What is expected. Below is a listing. Return the lines from the one that contains "이수지(Lee Su-Ji), 꾸밈없는" to the one that contains "타이타닉을 구하라(꿈꾸는 보라매 24)(양장본 Hardcover)", both ends included, verbatim and with no pictures.

Records for this task.
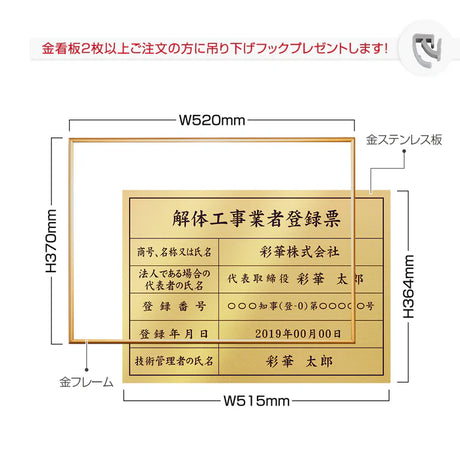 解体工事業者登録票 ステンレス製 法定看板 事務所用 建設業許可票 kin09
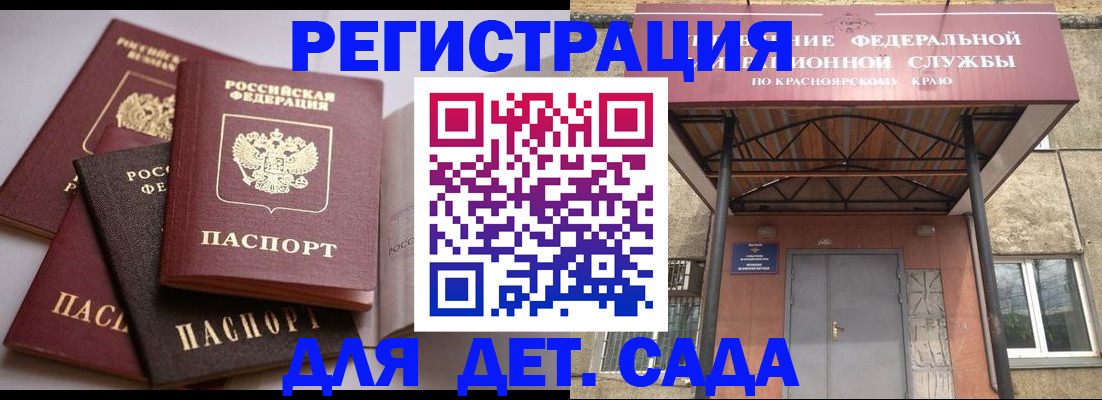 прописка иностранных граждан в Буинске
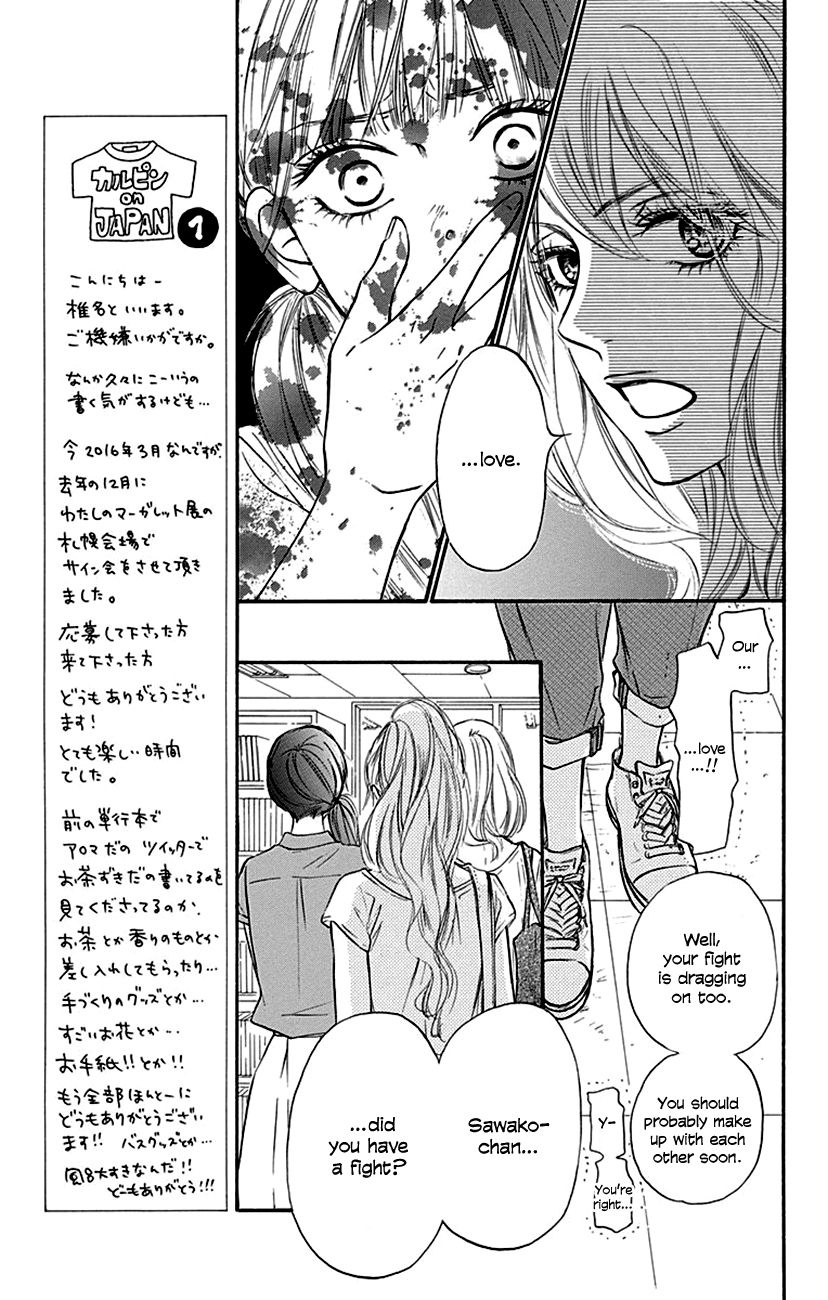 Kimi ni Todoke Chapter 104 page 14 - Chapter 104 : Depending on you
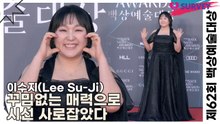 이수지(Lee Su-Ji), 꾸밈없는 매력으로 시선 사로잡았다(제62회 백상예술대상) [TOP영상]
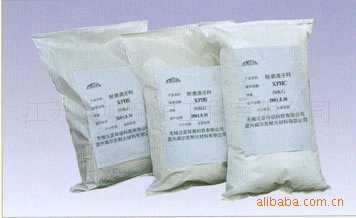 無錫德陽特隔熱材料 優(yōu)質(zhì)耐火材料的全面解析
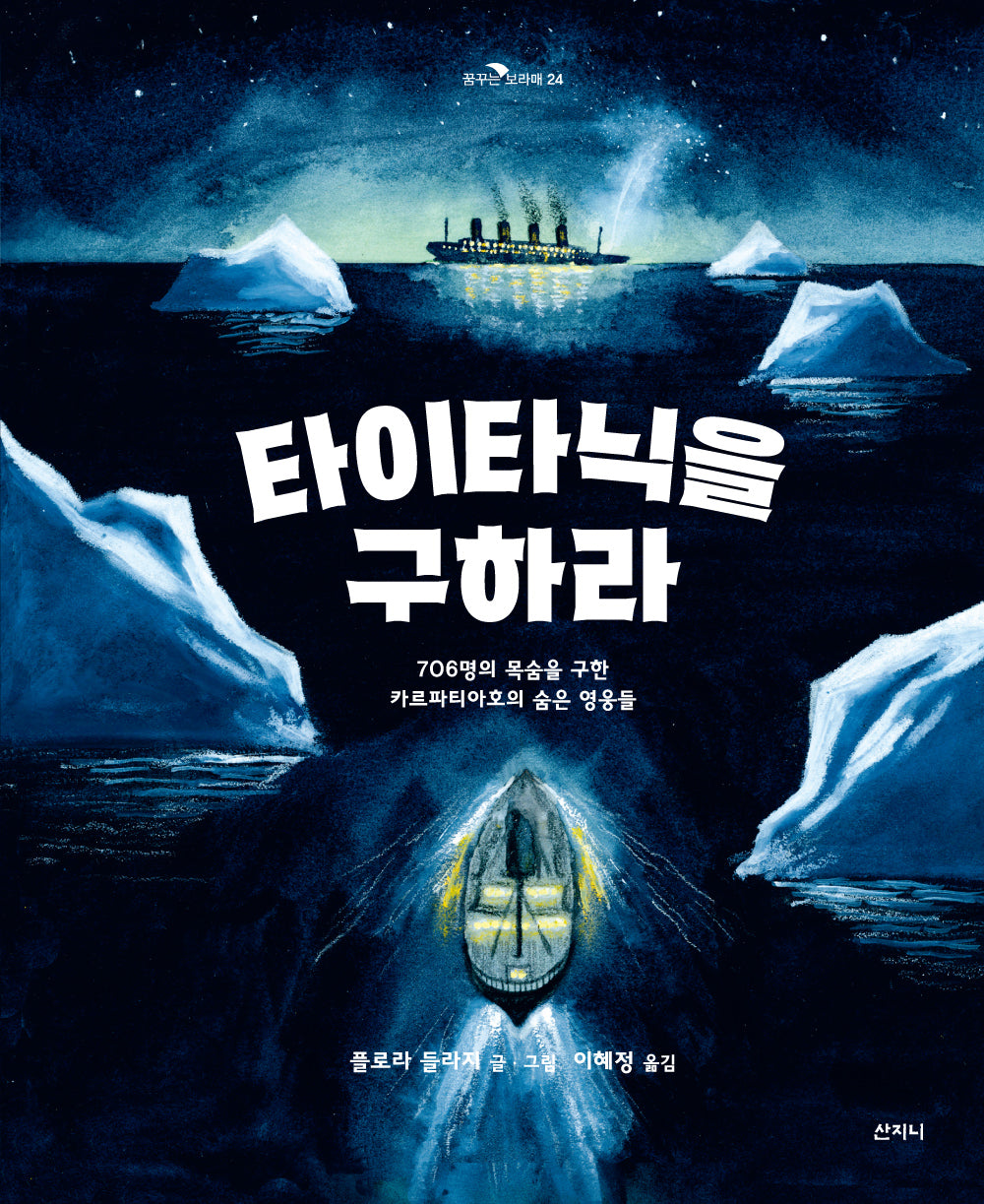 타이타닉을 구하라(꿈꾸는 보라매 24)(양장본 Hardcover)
* * *
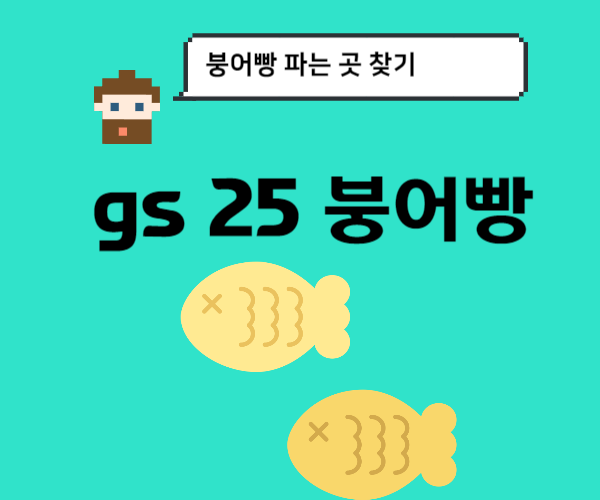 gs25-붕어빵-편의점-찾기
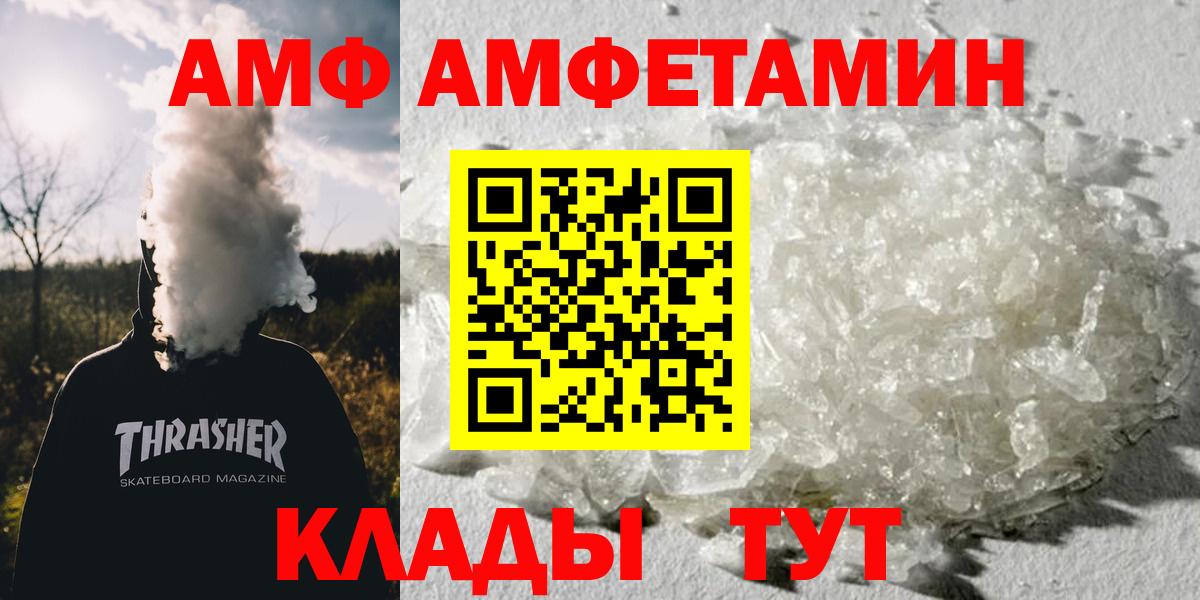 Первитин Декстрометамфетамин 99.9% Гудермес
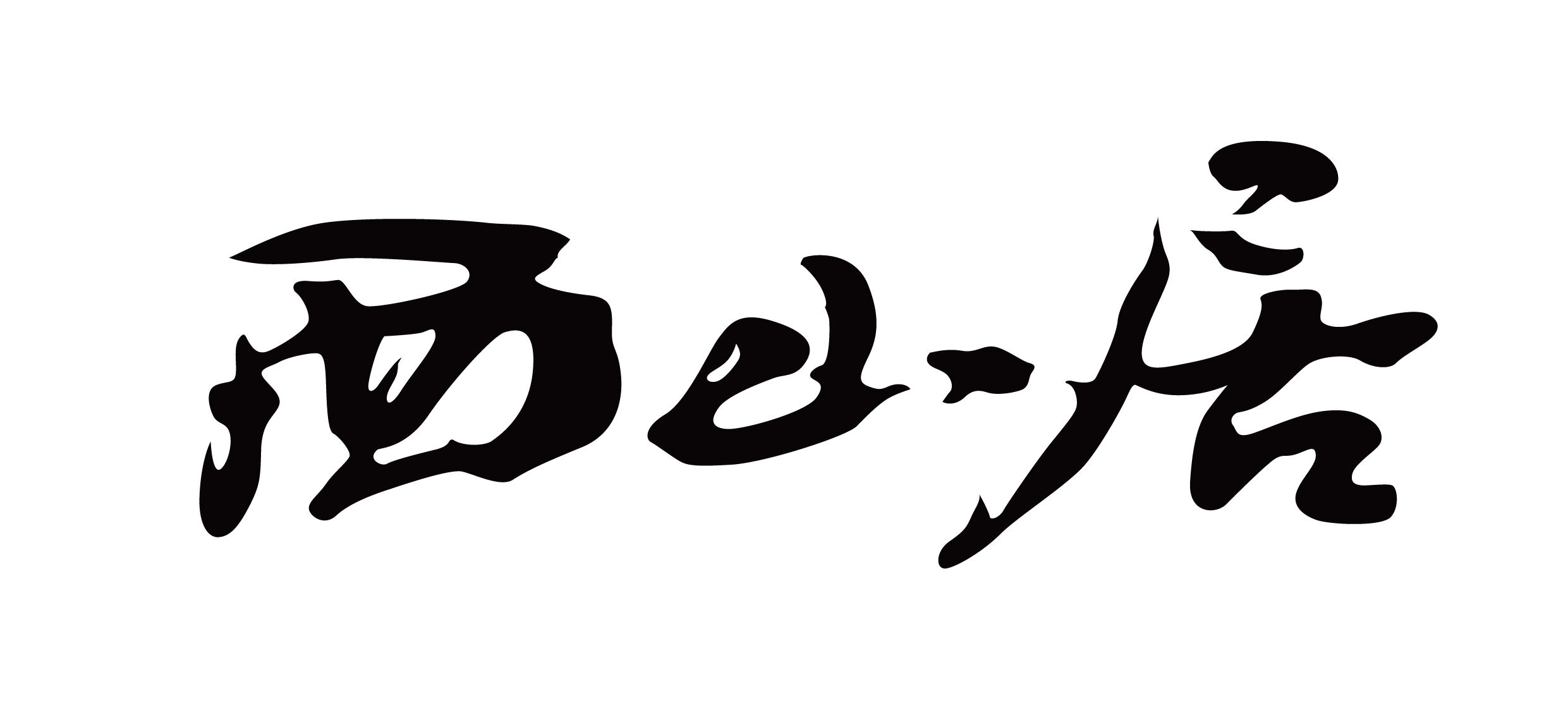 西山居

Your response.
 이수지(Lee Su-Ji), 꾸밈없는 매력으로 시선 사로잡았다(제62회 백상예술대상) [TOP영상]
 無錫德陽特隔熱材料 優(yōu)質(zhì)耐火材料的全面解析
 타이타닉을 구하라(꿈꾸는 보라매 24)(양장본 Hardcover)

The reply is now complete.